**Set of tasks**
• A. In the forum discussion about active versus passive funds, which fund does the first writer name as having few inefficiencies?
• B. Write the next part of the forum discussion about active versus passive funds, starting after its final sentence.

**Extracted text**
==*==

Something I've been pondering is the active managed vs passive funds discussion...
It seems entirely logical in the long run a total stock market fund will out perform almost all funds tracking that which require active management. There are not a lot of inefficiencies in say VTSAX. Or even large cap types of funds.
But what about more specific funds, such as a small cap growth funds. Or even international funds (especially stuff like emerging markets, etc).
Intuitively, it feels these types of funds at least could out perform their respective indices at a higher rate than the more broad/stable indices because they seem less efficient in general with higher turnover/etc.
However it seems most of the active vs passive funds information you read online is totally generalized and not segmented in any capacity. I'm curious if anyone has done any digging on this or if any information exists a bit more along these lines.
I've never looked at this and haven't seen any data driven approaches to it either. I can rationalize it, along the lines of your thinking, but I don't put too much weight on that =). If I ever come across anything I'll let you know but it is unlikely in my case because I'm unlikely to deviate from a 2 or 3 fund portfolio in the near term if at all.

==*==

**Provided data**
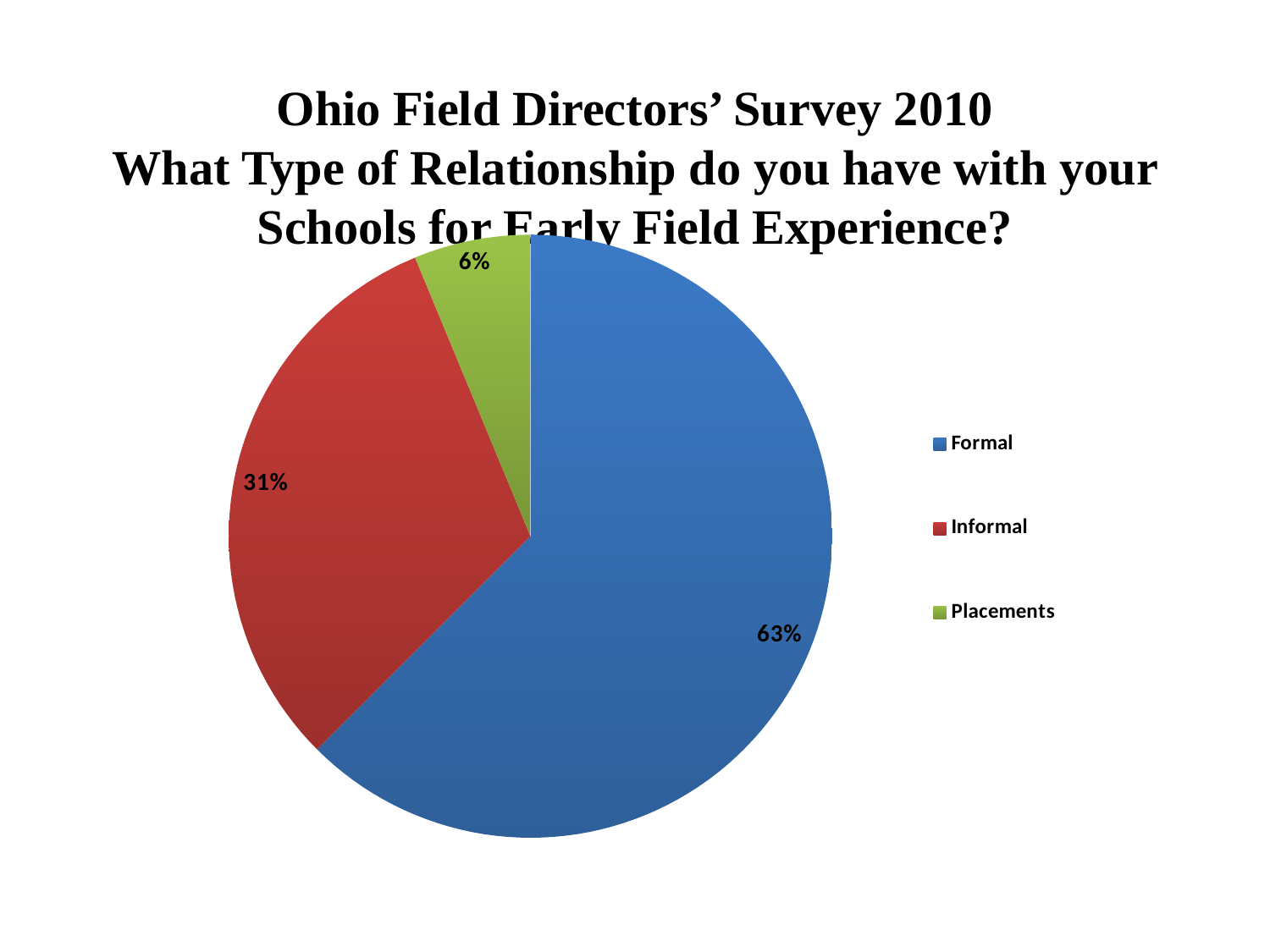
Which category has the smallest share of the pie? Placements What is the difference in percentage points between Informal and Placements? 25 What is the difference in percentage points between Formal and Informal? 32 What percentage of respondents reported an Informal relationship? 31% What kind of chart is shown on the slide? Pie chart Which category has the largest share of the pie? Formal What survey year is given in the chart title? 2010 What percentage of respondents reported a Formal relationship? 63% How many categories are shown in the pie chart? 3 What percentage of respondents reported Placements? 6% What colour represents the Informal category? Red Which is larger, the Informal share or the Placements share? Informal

==*==

**Responses by item number**
• A. VTSAX

• B.
To others, I think the question is specifically about relative value (risk vs. marginal gain) of active vs. passive management
within smaller sector or subset(s) of the market. I think that, for instance, the Callan table tells us that different subsets of the market will perform differently each year but doesn't address the topic of the thread. I'd add too that general discussion of active vs. passive overall in this thread is sort of highlighting the point that stepping one level deeper in the conversation on this topic is hard to do on the internet =).
I doubt this is the case, because I'm sure these sorts of things
have been looked at (just not by me), but you could squint at this and see the "passive > active" powerpoint-slide-level advice being meaningfully bad advice in a Simpsons paradox sense:
https://en.wikipedia.org/wiki/Simpson%27s_paradox.
For me I shy away from this conclusion because it seems like you logically walk yourself down this path to saying that smaller subsets of the market have higher fees in general (which is true) causally because they can generate > index returns (i.e. they outcompete) in these sectors as compared to larger ones. I don't like that argument because we also see basic SP500 fees with huge fees but not meaningfully better performance so I'm kind of of the opinion that it is not comparative advantage driving fees in any generalizeable sense...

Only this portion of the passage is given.